We can see a fairly large delta between this chip and the AMD EPYC 7262 which is the next lower-end model in the stack. That gap is exactly what buyers in this market want to see.
7-zip Compression Performance
7-zip is a widely used compression/ decompression program that works cross-platform. We started using the program during our early days with Windows testing. It is now part of Linux-Bench.
We are bringing in the Xeon E-2288G and EPYC 7232P results here to bring additional context. We will note here that the AMD EPYC 7252 and EPYC 7232P are other 8-core solutions from AMD. These two are part of the set of Rome CPUs with half memory bandwidth. You can read more about them in that piece or check the video out later to see why.
As a result, these are not really competitors in this market for maximum per-core performance.
NAMD Performance
NAMD is a molecular modeling benchmark developed by the Theoretical and Computational Biophysics Group in the Beckman Institute for Advanced Science and Technology at the University of Illinois at Urbana-Champaign. More information on the benchmark can be found here. With GROMACS we have been working hard to support AVX-512 and AVX2 architectures. Here are the comparison results for the legacy data set:
This is going to be the last time we pull the Xeon E-2288G numbers into a chart for this review, but we wanted to show the power of the AMD EPYC 7F32. When we are not using newer instructions, the CPU has a lot of raw power. While the Gold 6250 and Xeon E-2288G can hit higher turbo clocks, IPC still matters.
OpenSSL Performance
OpenSSL is widely used to secure communications between servers. This is an important protocol in many server stacks. We first look at our sign tests:
Here are the verify results:
This is a workload that Intel may argue can be offloaded to QAT accelerators. Still, most architectures today do not have QAT accelerators since Intel uses this as an add-on sale either through accelerator cards or upgraded PCHs. Here, the Intel Xeon Gold 6250 performs very well and OpenSSL is a foundational technology for today’s infrastructure. The EPYC 7F32 generally performs well, but there are cases like this where the Xeon Gold 6250 pulls ahead.
UnixBench Dhrystone 2 and Whetstone Benchmarks
Some of the longest-running tests at STH are the venerable UnixBench 5.1.3 Dhrystone 2 and Whetstone results. They are certainly aging, however, we constantly get requests for them, and many angry notes when we leave them out. UnixBench is widely used so we are including it in this data set. Here are the Dhrystone 2 results:
Here are the whetstone results:
This was an interesting result. The first draft of this had a ton of different CPUs. If we are really showing Intel and AMD in this segment, these are the two most relevant results. Here, we see each trade top spot honors.
Chess Benchmarking
Chess is an interesting use case since it has almost unlimited complexity. Over the years, we have received a number of requests to bring back chess benchmarking. We have been profiling systems and now use the results in our mainstream reviews:
When we looked at the AMD EPYC 7F72 and Intel Xeon Gold 6248R the EPYC part had a lead. In the 8-core segment, Intel is pulling ahead here with the Xeon Gold 6250.
STH STFB KVM Virtualization Testing
One of the other workloads we wanted to share is from one of our DemoEval customers. We have permission to publish the results, but the application itself being tested is closed source. This is a KVM virtualization-based workload where our client is testing how many VMs it can have online at a given time while completing work under the target SLA. Each VM is a self-contained worker.
========================================================================
→ Required action A
In the server CPU review, why are the AMD EPYC 7252 and EPYC 7232P described as not really competitors for maximum per-core performance? Answer in one to three sentences.
→ Required action B
Pick up the server CPU review after its final sentence and write the next paragraph.

→ Excerpted records
========================================================================
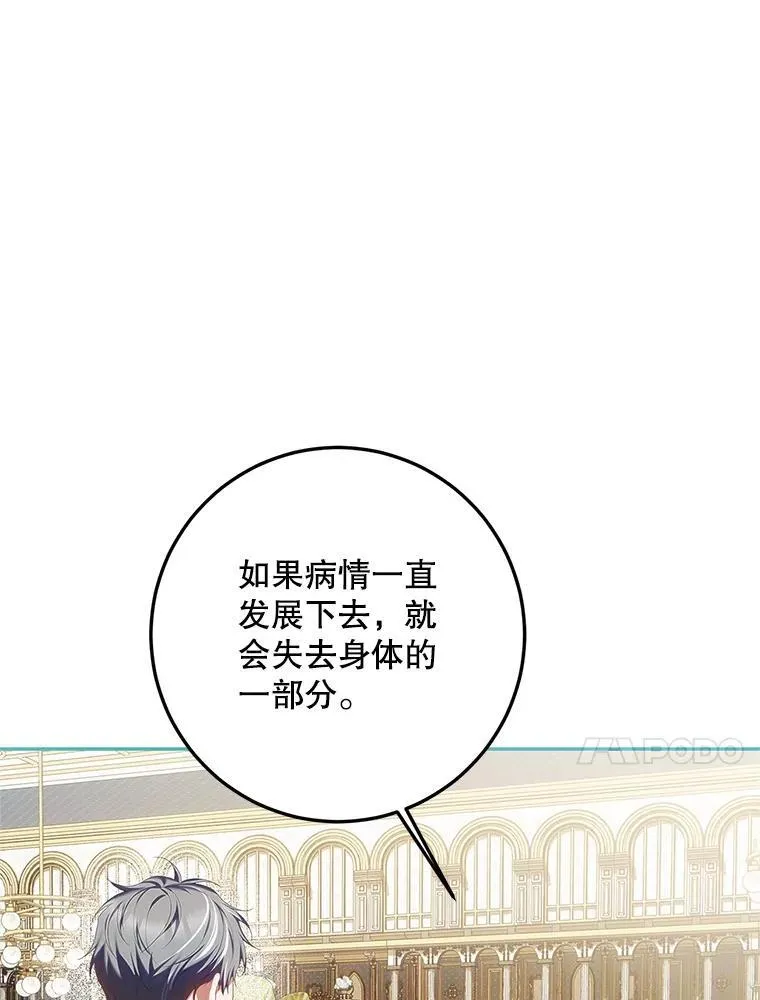 50.创造的奇迹35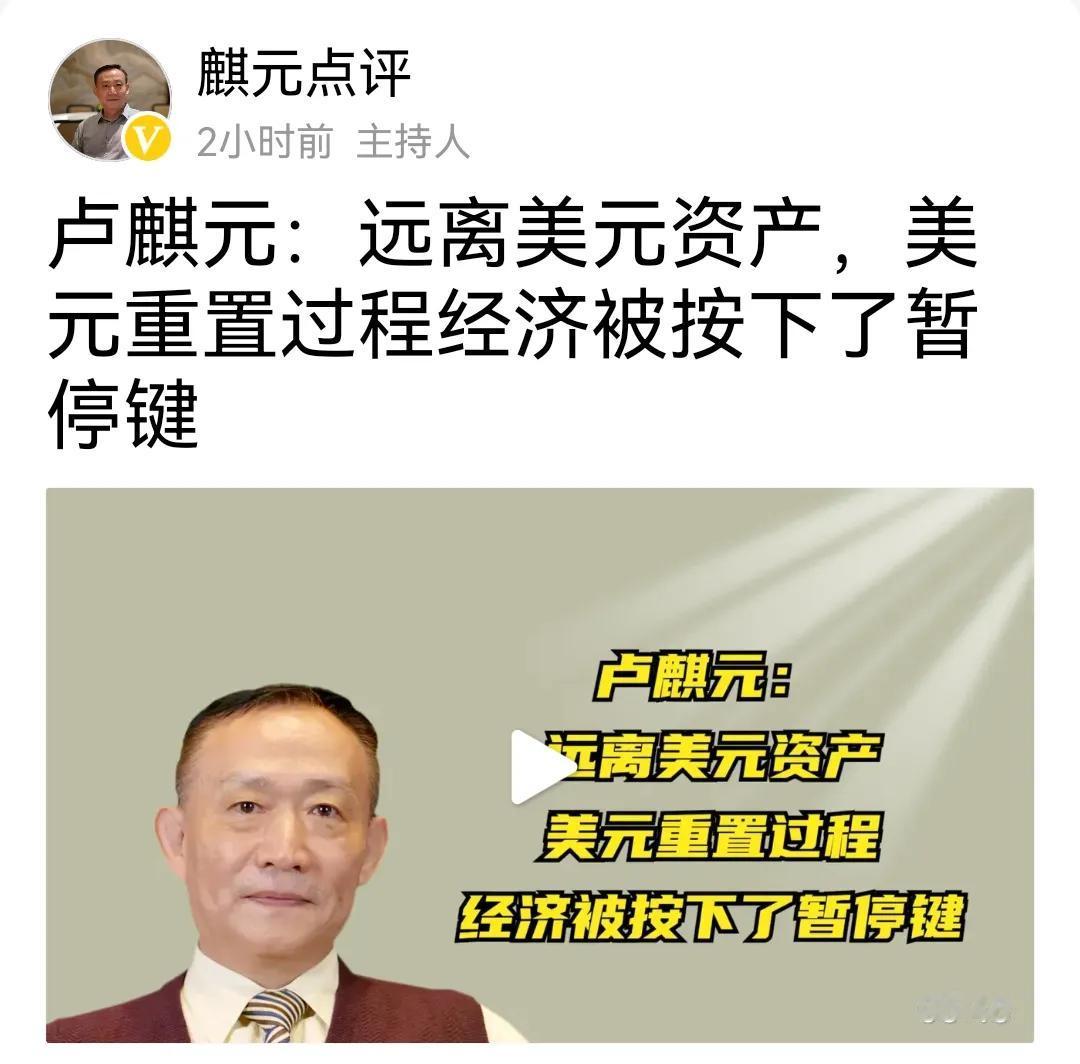 古逢今1：美元公器，私用反噬
       美元虽然是美国货币，但是却扮演着国际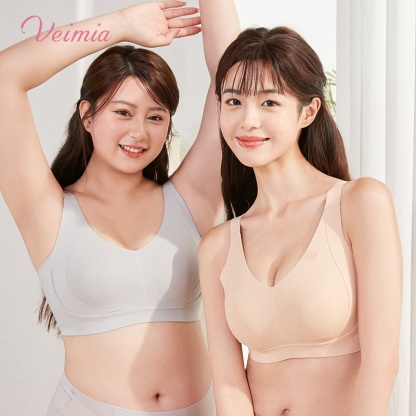 Seamless Comfortable Supportive Wireless Bra Fixed Cup Lift Up Saggy Breasts VEIMIA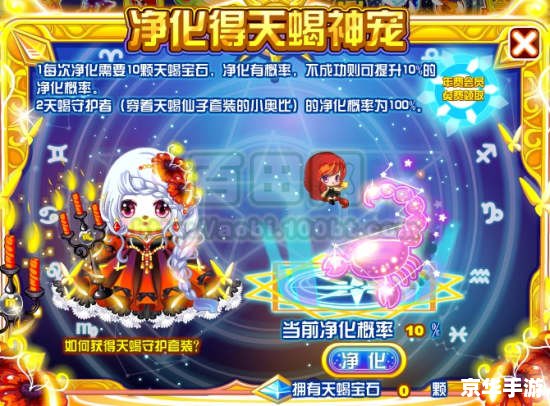 奥比岛第四宫：探秘与战斗的终极挑战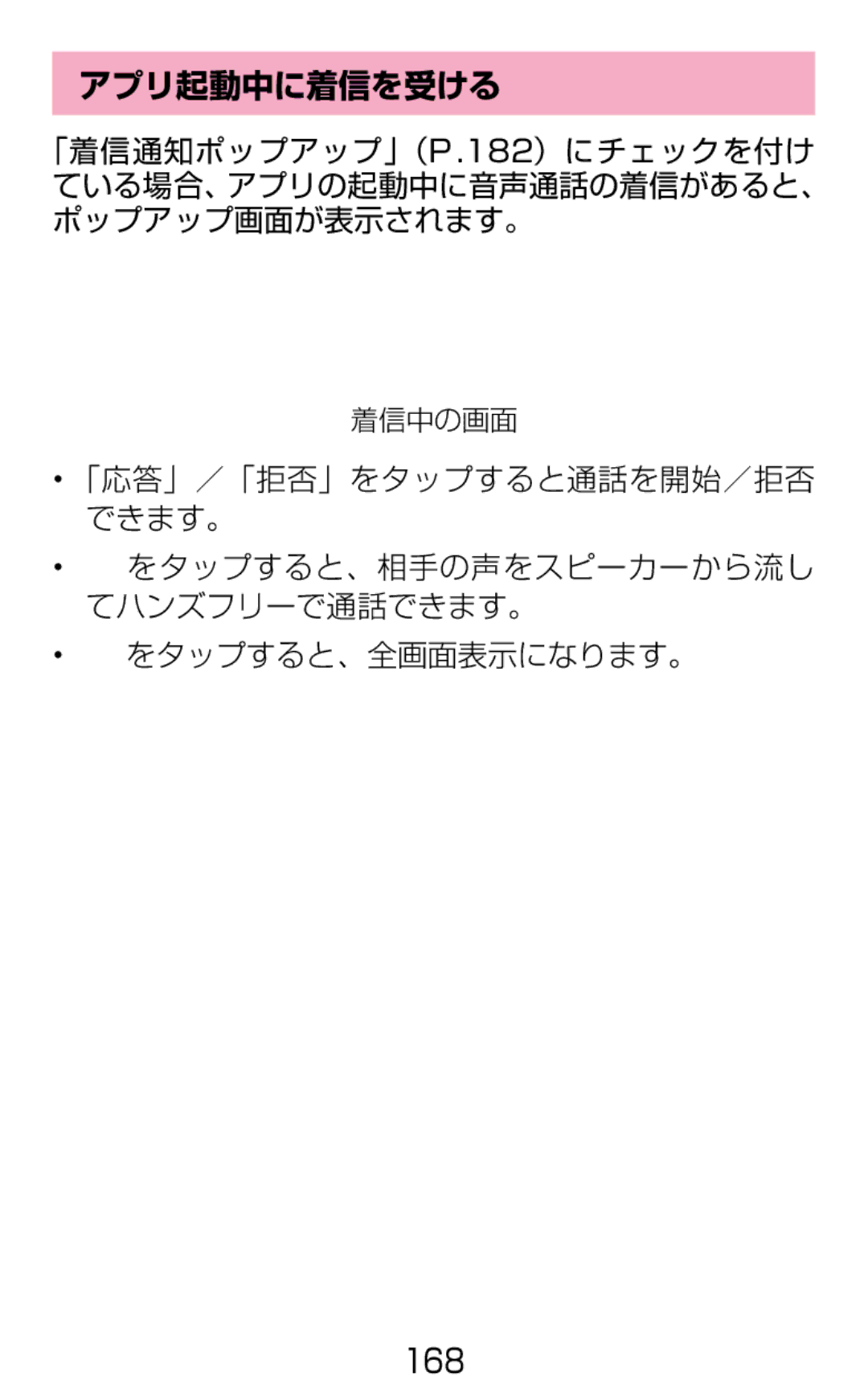 Samsung SM-G900DZKEDCM, SM-G900DZWEDCM, SM-G900DSIEDCM manual アプリ起動中に着信を受ける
========================================================================
→ Answer box A
They belong to the set of Rome CPUs with half memory bandwidth. For that reason, the review says they are not really competitors in the market for maximum per-core performance.

→ Answer box B
As a quick note here, since we only have 8 cores, this is not memory limited on either Intel or AMD platforms. The Xeon Gold 6250 and EPYC 7F32 are able to hit SLA’s at the same rate for all but the Medium test case.
Something that is not obvious from the chart is that the Medium delta looks bigger than it is. When we do our test runs, throw out the top and bottom quartile of results, then average the remaining, we rounded up for Intel and down for AMD. Intel did perform better, but it was much closer than it looks on these charts. Part of the reason is that these tests were designed for higher core counts assuming that the EPYC 7F32 and Gold 6250 would be about the minimum required to run one of the XL VMs. Since we are at the lower end of the test spectrum, we lose resolution here.
SPECrate2017_int_base
The last benchmark we wanted to look at is SPECrate2017_int_base performance. Specifically, we wanted to show the difference between what we get with Intel Xeon icc and AMD EPYC AOCC results.
Server vendors get better results than we do, but this gives you an idea of where we are at in terms of what we have seen:
We received some comments noting we were a bit behind vendor results for some of our other tests, a fact that we noted in those reviews. Here we wanted to show both what we measured, and what server OEMs are measuring comparing the two chips.
HPE is a large server vendor so we are using their results from their dual-socket platforms (Gold 6250 on the HPE ProLiant DL380 Gen10 here and EPYC 7F32 on the ProLiant DL385 Gen10 Plus here.) If the actual values are important, then we suggest looking at the published results for the server(s) you are evaluating.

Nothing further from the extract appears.